De ondergang van de buurtwinkel

Afgelopen zaterdag ontdekte ik dat de kaasboer om de hoek gesloten was. De lamellen waren neergelaten en de in sierlijke letters geschreven naam van de winkel was van de ruiten verwijderd. De zaak was failliet, hoorde ik van een andere middenstander in de buurt, of ermee opgehouden, nog net voordat het onvermijdelijke lot onverbiddelijk ten tonele zou verschijnen. Hij schudde het hoofd. Ook zijn eigen omzet was dit jaar naar beneden gekelderd.

Al eerder hadden de eigenaren van de kopieerwinkel er de brui aan gegeven, was de bloemist gestopt en had de whiskyman zijn winkel gesloten. Daartussendoor had de bakker ternauwernood een doorstart kunnen maken.  Thuis spraken we vaak over de winkels in de buurt. We moesten er regelmatig wat kopen, spraken we af, we moesten ze helpen de crisis door te komen.

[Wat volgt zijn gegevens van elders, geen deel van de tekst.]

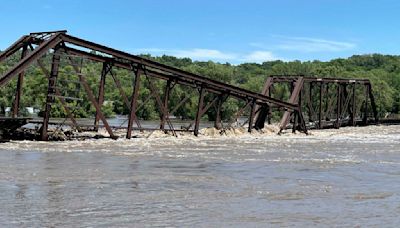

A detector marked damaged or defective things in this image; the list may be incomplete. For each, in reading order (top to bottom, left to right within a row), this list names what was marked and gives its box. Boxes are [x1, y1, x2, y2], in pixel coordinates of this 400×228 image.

rusty steel truss [0, 31, 380, 140]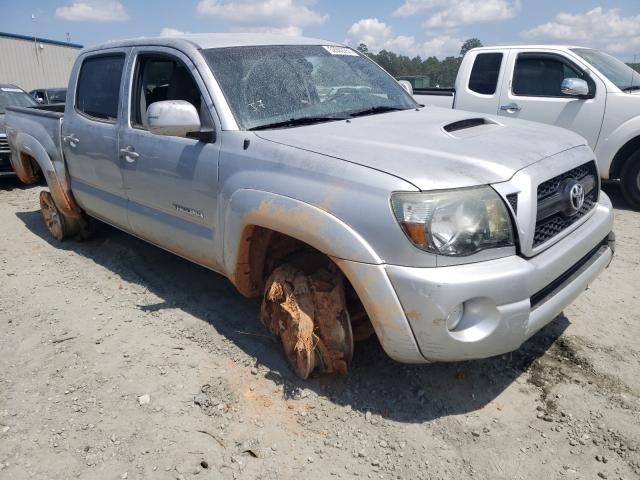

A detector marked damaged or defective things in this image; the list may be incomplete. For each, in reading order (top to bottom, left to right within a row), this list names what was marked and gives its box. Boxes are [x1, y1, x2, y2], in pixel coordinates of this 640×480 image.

rusty wheel hub [39, 190, 63, 242]
damaged wheel [39, 191, 94, 242]
damaged wheel [260, 262, 356, 378]
rusty wheel hub [262, 262, 356, 378]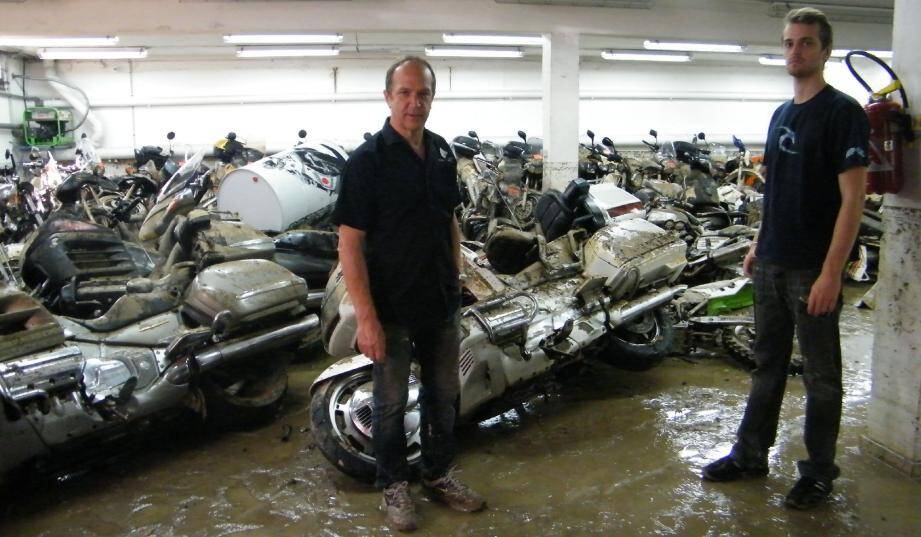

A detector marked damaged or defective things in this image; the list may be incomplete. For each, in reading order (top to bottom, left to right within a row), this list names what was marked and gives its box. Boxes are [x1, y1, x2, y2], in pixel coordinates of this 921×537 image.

Maar hoe vaak ben ik eigenlijk werkelijk naar een van die winkels geweest? Hoeveel keer heb ik er kaas gekocht? Verse broodjes? Kopieën laten maken? Weinig, moet ik tot mijn schande bekennen. Het grootste probleem is dat de meeste van die winkels open zijn als ik werk. Daarbij komt dat ik boodschappen doen een afgrijselijke bezigheid vind, net zoals stofzuigen en het toilet schoonmaken. In de schaarse vrije tijd die ik heb probeer ik daarom zoveel mogelijk producten in één keer aan te schaffen. En tja, dat kan toch het beste in een grote supermarkt, die ook nog eens open is als ik vrij ben.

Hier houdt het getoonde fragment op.